Friday, July 10, 2009

SARAH PALIN, ONE LAST TIME

Everything that can be said about Sarah Palin has been said. To be sure, as with Sleepless in Seattle or Casablanca, Palin afficianados can replay the best bits endlessly, mouthing her awful dialogue like lip-synching pop fans. But there is something important to be said about the commentary on, and reaction to, the Palin debacle -- something that has been gotten totally wrong by almost all of the commentators.

The standard line on Palin is that she represents, and hence speaks to and for, working-class Americans, non-elite Americans, high school graduate Americans, Americans who do not inhabit the coasts or go to toney private schools. And this, I cannot suggest too strongly, is a blood libel on those very men and women.

The truth, as everyone knows, even though many think they are not allowed to say, is that Sarah Palin is an ignorant and stupid woman. I know, I know, commentators right, center, and left keep saying that although she is not "ready" for national office, nevertheless she is a bright and talented person. Now, I spent fifty years -- a half century -- as a university teacher. I got very good indeed at evaluating the written and spoken productions of the thousands of students who passed through my classes. I can tell ignorance when I see it, and I can tell stupidity when I see it. I can spot confusion of thought a mile away. I can tell the difference between a prepared and vetted [or, as we say in the Academy, plagiarized] piece of writing and a piece of writing that is the genuine product of the student himself or herself. Sarah Palin is just plain dumb. To say that she has foreign policy experience because you can see Russia from Alaska is not just asinine [and, for the most part false, of course]. It is dumb. Not to be able to say which newspapers you read is not just a sign of stage fright or hostility to the elite media. It is plain stupid.

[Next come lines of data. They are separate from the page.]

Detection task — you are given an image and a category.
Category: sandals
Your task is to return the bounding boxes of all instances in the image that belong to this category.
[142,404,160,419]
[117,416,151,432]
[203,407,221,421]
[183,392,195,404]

The fact that Sarah Palin is ignorant and stupid is not important [nor does it disqualify her for higher office, as the history of the United States demonstrates.] But it IS important to say, loudly and clearly, that intelligence and political understanding are as widespread among working class men and women as among men and women who have middle class jobs. Shirts as well as suits can put ideas together, spot hypocrisy, identify and articulate their interests, and form intelligent judgments about public affairs. Those with college educations are frequently smoother and more stylish in the expression of their opinions, but they are NOT by and large more intelligant in the formation of those opinions. What evidence have I for this assertion? Consider: working class Americans are more likely to vote for the Democratic than for the Republican party, and that tendency is not only an objectively accurate reflection of their real interests; it is also a simple but reliable sign of their superior intelligence.

There was a time, now for the most part gone, when socialist organizers arranged and taught sophisticated classes about economics and politics to working men and women who, despite putting in long and hard hours in factories and on farms, nevertheless spent their evenings studying. To be sure, what they learned was somewhat different from what was being taught in college classrooms, but it was deeper, closer to the truth, and just as intellectually demanding. That is how my grandfather learned what he knew about Karl Marx and socialism, and it is what people like my good friend, Enver Motala, were doing in South African townships only twenty years ago.

The appalling condescension of the media commentators who repeat this libel is evidence both of their ignorance and of their thoughtlessness. One must never forget that all of them, left, right, and center, spend their lives in upper middle class comfort, surrounded by people who echo the comforting falsehood that their wealth and education make them wiser than the unwashed multitudes to whom they deign to offer their opinions.